### Scene-based reasoning data
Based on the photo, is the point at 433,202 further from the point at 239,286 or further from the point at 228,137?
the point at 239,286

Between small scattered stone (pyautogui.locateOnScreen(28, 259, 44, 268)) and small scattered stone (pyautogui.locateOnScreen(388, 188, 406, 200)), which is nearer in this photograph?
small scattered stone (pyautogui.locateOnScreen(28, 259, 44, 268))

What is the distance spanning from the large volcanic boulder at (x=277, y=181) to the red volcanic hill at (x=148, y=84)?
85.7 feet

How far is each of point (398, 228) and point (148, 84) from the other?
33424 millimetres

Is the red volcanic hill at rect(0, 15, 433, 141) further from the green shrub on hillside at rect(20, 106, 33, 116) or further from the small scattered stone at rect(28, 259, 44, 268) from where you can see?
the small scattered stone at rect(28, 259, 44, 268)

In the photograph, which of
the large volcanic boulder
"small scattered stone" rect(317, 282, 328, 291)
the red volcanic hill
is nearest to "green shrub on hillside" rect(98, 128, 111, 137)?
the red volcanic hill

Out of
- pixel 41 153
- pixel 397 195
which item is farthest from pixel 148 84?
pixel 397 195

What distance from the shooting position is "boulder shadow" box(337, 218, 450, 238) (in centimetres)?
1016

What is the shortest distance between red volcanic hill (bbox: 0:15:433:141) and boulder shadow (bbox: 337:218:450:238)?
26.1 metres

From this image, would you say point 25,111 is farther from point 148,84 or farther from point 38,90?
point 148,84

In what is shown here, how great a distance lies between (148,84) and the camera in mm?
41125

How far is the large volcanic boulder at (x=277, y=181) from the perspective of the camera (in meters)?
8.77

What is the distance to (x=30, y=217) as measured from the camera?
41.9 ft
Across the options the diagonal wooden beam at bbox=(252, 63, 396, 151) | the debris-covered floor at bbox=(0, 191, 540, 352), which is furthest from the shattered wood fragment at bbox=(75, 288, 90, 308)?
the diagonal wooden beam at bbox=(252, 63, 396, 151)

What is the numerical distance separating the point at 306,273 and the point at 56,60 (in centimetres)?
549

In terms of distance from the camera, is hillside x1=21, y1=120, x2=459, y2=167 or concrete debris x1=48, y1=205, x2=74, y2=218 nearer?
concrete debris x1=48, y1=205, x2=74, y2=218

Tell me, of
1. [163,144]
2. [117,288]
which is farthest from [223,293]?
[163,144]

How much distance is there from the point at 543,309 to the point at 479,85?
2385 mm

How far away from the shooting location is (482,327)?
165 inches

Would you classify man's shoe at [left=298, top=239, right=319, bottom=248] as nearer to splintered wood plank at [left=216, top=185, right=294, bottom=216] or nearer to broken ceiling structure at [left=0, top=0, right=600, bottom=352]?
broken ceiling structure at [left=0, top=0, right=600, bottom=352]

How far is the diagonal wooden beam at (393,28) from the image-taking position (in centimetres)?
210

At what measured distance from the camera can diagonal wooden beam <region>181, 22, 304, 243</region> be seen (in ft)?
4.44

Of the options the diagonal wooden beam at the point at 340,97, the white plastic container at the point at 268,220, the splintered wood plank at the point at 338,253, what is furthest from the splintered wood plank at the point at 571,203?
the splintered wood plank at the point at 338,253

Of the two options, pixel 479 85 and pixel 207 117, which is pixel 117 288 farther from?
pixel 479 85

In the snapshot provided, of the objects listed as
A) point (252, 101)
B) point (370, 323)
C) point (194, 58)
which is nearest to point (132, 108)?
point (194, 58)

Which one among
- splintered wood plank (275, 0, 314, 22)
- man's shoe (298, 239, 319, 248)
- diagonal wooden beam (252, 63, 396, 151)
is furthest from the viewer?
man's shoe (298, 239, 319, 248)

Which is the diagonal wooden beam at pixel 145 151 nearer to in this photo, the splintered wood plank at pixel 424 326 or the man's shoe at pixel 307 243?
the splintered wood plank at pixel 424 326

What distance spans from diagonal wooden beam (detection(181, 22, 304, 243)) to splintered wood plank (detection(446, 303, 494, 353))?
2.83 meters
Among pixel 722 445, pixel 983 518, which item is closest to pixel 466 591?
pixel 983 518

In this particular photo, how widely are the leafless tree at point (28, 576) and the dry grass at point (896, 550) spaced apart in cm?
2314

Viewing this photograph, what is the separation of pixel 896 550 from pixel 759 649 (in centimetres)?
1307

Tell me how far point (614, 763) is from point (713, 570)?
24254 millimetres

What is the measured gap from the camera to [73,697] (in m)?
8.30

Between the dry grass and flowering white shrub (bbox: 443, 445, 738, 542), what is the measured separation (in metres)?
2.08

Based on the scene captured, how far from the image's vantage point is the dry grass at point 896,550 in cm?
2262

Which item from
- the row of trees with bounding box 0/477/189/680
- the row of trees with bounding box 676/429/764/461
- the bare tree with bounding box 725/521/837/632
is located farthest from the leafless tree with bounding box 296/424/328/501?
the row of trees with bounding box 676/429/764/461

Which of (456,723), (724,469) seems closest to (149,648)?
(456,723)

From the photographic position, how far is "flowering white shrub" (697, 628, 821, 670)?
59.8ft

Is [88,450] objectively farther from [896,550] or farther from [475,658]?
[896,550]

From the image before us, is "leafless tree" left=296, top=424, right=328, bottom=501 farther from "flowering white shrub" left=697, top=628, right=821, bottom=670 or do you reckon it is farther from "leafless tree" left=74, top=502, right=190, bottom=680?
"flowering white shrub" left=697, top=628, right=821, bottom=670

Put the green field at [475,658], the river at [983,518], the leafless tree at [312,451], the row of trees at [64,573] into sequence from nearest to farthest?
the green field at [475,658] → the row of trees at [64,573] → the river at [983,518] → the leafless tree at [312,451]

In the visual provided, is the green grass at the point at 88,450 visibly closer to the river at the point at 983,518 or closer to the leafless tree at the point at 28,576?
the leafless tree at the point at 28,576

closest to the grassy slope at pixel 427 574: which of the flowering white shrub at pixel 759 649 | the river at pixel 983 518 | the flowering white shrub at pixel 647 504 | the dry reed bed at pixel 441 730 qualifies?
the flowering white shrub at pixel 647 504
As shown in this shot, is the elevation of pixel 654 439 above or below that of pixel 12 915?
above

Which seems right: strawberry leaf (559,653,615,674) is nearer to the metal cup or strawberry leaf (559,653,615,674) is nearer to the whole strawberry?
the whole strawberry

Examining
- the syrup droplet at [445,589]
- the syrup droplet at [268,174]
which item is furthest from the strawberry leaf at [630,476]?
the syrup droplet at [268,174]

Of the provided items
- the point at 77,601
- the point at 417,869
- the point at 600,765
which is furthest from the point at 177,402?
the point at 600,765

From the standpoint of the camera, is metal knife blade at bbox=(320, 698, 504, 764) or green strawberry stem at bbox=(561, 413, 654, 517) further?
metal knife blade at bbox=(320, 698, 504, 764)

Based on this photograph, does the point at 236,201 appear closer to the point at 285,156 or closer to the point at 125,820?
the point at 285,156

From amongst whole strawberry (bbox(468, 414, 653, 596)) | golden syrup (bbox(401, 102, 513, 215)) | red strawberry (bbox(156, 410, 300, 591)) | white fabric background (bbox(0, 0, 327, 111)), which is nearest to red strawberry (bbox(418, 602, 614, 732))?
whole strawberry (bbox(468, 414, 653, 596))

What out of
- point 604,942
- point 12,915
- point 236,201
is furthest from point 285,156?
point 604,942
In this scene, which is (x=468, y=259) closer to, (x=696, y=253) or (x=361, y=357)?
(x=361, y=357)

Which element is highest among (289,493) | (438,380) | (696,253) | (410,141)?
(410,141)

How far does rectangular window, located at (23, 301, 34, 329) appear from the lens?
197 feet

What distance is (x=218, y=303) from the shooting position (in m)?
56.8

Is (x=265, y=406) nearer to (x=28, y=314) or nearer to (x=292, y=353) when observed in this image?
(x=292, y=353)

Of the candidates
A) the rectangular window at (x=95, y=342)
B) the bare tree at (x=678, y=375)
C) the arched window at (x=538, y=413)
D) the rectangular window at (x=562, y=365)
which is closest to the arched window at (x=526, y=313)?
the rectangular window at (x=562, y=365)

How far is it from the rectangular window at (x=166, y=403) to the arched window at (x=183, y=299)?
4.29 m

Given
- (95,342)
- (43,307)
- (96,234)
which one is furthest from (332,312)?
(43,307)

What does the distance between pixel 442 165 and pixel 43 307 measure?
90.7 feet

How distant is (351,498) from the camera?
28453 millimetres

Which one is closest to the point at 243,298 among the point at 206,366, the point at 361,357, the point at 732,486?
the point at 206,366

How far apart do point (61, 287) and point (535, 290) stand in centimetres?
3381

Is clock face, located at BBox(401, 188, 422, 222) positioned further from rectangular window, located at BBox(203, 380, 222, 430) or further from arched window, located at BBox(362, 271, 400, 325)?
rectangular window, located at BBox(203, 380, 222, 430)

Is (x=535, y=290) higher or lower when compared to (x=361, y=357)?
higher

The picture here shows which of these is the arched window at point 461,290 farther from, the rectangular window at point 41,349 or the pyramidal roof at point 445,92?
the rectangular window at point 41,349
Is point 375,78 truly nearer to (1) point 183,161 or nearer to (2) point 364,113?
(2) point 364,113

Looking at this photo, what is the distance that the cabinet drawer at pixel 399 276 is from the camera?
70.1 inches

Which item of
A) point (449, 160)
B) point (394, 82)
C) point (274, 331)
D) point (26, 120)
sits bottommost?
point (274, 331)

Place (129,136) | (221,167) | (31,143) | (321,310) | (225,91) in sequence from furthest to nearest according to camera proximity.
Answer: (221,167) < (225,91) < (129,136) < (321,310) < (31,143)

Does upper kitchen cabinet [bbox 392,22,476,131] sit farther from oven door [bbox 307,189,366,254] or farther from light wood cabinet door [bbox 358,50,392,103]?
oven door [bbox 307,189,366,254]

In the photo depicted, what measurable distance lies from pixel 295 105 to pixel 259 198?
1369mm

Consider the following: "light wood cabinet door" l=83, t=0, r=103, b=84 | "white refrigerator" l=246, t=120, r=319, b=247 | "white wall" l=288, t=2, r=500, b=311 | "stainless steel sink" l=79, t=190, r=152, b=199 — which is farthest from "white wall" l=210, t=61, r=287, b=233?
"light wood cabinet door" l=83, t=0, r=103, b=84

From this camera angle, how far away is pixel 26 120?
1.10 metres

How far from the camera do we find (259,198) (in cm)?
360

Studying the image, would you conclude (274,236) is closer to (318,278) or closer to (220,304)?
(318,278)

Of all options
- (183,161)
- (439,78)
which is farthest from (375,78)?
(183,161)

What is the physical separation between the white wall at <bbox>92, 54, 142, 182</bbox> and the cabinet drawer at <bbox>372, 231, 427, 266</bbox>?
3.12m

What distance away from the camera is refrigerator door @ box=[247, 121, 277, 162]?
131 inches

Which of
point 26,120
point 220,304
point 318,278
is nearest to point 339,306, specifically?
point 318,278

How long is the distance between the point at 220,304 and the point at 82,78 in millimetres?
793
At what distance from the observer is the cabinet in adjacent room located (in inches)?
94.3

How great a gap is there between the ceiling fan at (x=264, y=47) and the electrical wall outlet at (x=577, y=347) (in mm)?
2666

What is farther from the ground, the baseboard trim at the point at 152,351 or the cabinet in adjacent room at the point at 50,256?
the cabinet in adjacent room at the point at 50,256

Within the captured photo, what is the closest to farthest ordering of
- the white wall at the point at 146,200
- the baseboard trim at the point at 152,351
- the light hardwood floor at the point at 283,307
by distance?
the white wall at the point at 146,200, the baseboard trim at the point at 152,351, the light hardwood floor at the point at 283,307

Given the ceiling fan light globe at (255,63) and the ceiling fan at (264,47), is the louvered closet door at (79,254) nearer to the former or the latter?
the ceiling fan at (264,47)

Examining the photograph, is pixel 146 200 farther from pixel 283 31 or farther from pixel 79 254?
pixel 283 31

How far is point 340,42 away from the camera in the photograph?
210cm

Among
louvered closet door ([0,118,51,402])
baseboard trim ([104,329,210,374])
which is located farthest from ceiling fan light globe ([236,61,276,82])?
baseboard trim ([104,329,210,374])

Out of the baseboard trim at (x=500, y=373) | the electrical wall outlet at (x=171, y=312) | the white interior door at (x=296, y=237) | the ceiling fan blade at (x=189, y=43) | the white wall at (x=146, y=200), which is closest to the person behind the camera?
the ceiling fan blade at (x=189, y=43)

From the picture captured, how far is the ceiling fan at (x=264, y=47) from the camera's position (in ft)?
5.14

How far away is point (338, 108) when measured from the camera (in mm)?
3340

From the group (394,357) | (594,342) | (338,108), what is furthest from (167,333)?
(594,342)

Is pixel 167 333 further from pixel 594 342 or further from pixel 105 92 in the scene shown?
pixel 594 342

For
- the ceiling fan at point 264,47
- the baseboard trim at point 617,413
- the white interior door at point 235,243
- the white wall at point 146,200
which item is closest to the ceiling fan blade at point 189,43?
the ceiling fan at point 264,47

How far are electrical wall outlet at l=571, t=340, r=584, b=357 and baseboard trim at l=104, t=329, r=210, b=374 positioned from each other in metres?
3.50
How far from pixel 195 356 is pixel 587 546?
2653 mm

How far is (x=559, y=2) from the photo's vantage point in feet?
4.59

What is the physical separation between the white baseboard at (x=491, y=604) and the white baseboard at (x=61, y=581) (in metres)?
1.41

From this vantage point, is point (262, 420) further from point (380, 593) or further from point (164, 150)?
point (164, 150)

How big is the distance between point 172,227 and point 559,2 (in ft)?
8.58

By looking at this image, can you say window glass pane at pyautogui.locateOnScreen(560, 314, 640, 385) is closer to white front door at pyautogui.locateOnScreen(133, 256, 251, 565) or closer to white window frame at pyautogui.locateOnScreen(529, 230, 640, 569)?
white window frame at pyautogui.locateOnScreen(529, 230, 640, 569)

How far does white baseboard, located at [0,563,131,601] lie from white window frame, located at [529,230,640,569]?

### REQUIRED TASK
Extract the stretch of data from the line containing "How big is the" through the end of the data, reproducing each line word for word.

### COMPLETE OUTPUT
How big is the distance between point 172,227 and point 559,2 (in ft)?
8.58

By looking at this image, can you say window glass pane at pyautogui.locateOnScreen(560, 314, 640, 385) is closer to white front door at pyautogui.locateOnScreen(133, 256, 251, 565) or closer to white window frame at pyautogui.locateOnScreen(529, 230, 640, 569)?
white window frame at pyautogui.locateOnScreen(529, 230, 640, 569)

How far does white baseboard, located at [0,563,131,601] lie from white window frame, located at [529,230,640,569]?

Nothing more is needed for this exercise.